Los nagadanos habían ganado. Cuando fueron tomando conciencia de este hecho, un grito de alegría estalló en la multitud, el grito de victoria de unos conquistadores sin afán de conquista, porque lo cierto era que no habían acudido allí para obtener una victoria; habían ido a defender a los terrícolas y a los pastores, héroes de la ciudad.
Pero a un nivel más profundo, habían acudido porque podían hacerlo. Por primera vez en la memoria colectiva del pueblo, vieron que podían elegir. Cuando los soldados de Ra llegaron a la ciudad matando y quemando indiscriminadamente, nadie se enfrentó a ellos; ni siquiera el hombre más fuerte que hubiera presenciado el asesinato de su hijo se habría atrevido a rebelarse. Luego llegaron aquellos hombres, los primeros visitantes de la historia, y cambiaron radicalmente las cosas. Con ayuda de dos hijos de Kasuf habían matado al malvado Horus en la cantera y luego habían ido a desafiar a Ra en su propio templo. Si un milagro es un acontecimiento que inesperada y masivamente amplía la definición de lo posible, entonces la llegada de
Dan-yor
y los soldados podía considerarse como tal. Cuando empezaron a difundirse las noticias de sus hazañas, un sentimiento vivificante inundó la ciudad, la intuición de que súbitamente cualquier cosa era posible. Así pues, habían acudido dispuestos a acabar con Ra.
Se les había caído la venda de los ojos y el hábito de la obediencia había sido reemplazado por la sed de justicia.
Toda la cara de Daniel era una magulladura morada y azul, como lo eran también sus manos y sus hombros, todas las zonas de su cuerpo que habían recibido el impacto del dolorosísimo poder desintegrador de la joya de cuarzo. La sangre que le salía de la nariz y los oídos indicaba claramente la posibilidad de que tuviera alguna hemorragia interna. Pero sus constantes vitales eran normales.

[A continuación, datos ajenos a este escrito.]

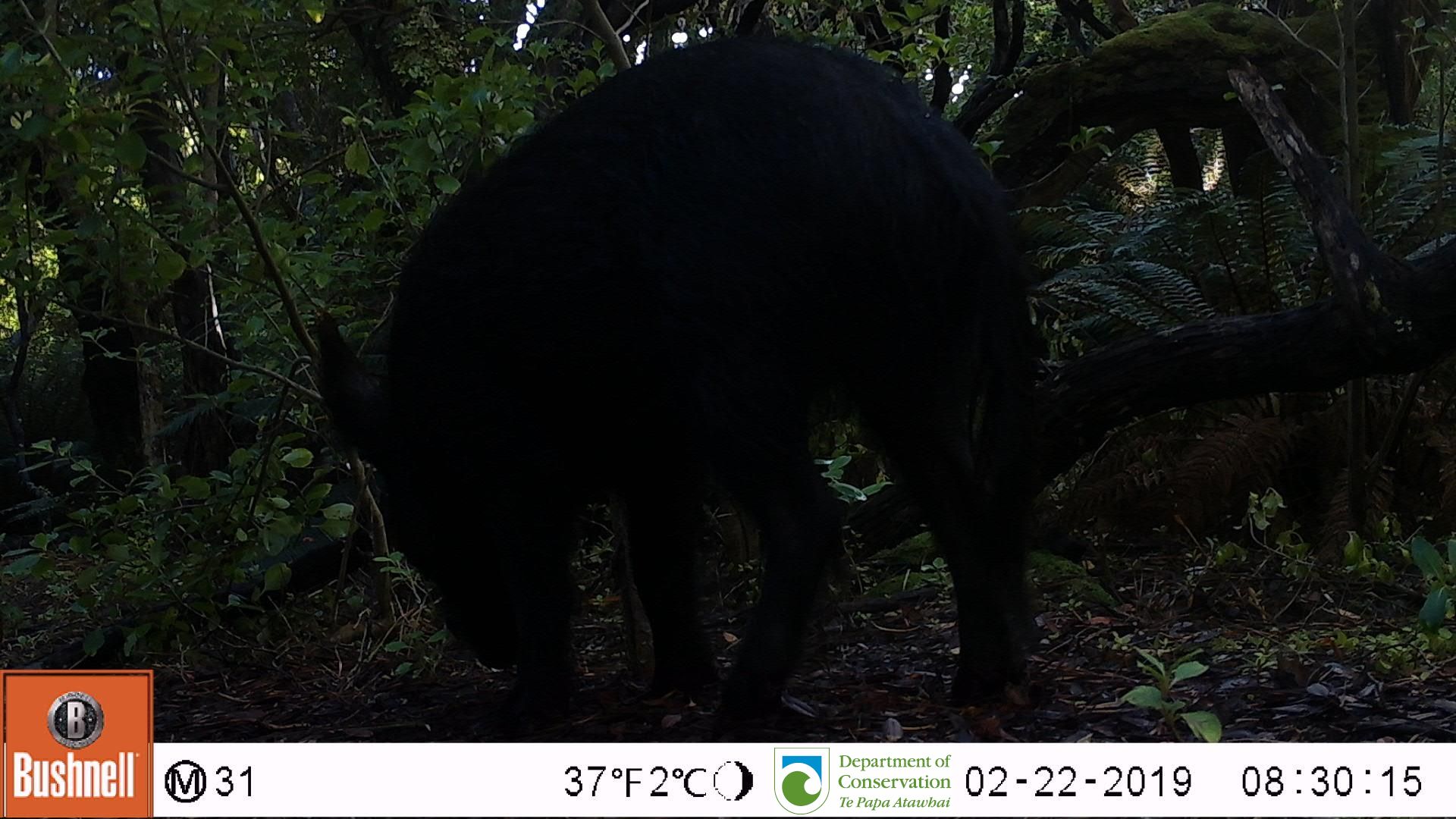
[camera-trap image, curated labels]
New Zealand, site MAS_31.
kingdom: Animalia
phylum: Chordata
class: Mammalia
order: Artiodactyla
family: Suidae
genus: Sus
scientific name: Sus scrofa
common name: pig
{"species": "pig (Sus scrofa)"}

Las heridas parecían más graves de lo que realmente eran, porque el instrumento no había tenido tiempo de alcanzar la masa crítica y licuar a Daniel por dentro. Una vez liberado de la magia negra del pequeño medallón, el daño había cesado al instante.
El rugido de la nave espacial durante el despegue despertó a Daniel, obligándole a abrir los ojos de golpe. Sonrió al ver a Sha’uri, que también empezaba a recuperar la conciencia. Tenían los dos un aspecto horrible. Ella le devolvió la sonrisa.
De repente Daniel recuperó la memoria. ¿Dónde estaba O’Neil? ¿Y la bomba? Se incorporó y escrutó la sala, divisando al coronel junto al artefacto, tocando todos los paneles de control que encontraba. No había conseguido detener la cuenta atrás.
00:41, 00:40, 00:39.
Daniel se puso en pie de un salto y corrió hacia él asustado, tambaleándose mientras la sala temblaba violentamente.
00:32, 00:31, 00:30.
—¡Párela! ¡Ra se marcha! ¡Hemos ganado!
—¡Ya lo intento! ¡Está manipulada! No puedo detenerla!
—¿Manipulada? ¿Por quién? —La respuesta era una fea y siniestra verdad que O’Neil sólo deseaba fuera una broma.
—Servicio de Información Militar —dijo.
00:22, 00:21, 00:20
. Ambos hombres miraron la bomba atónitos. Luego se miraron entre sí y se pusieron a hablar a la vez. Habían tenido la misma idea.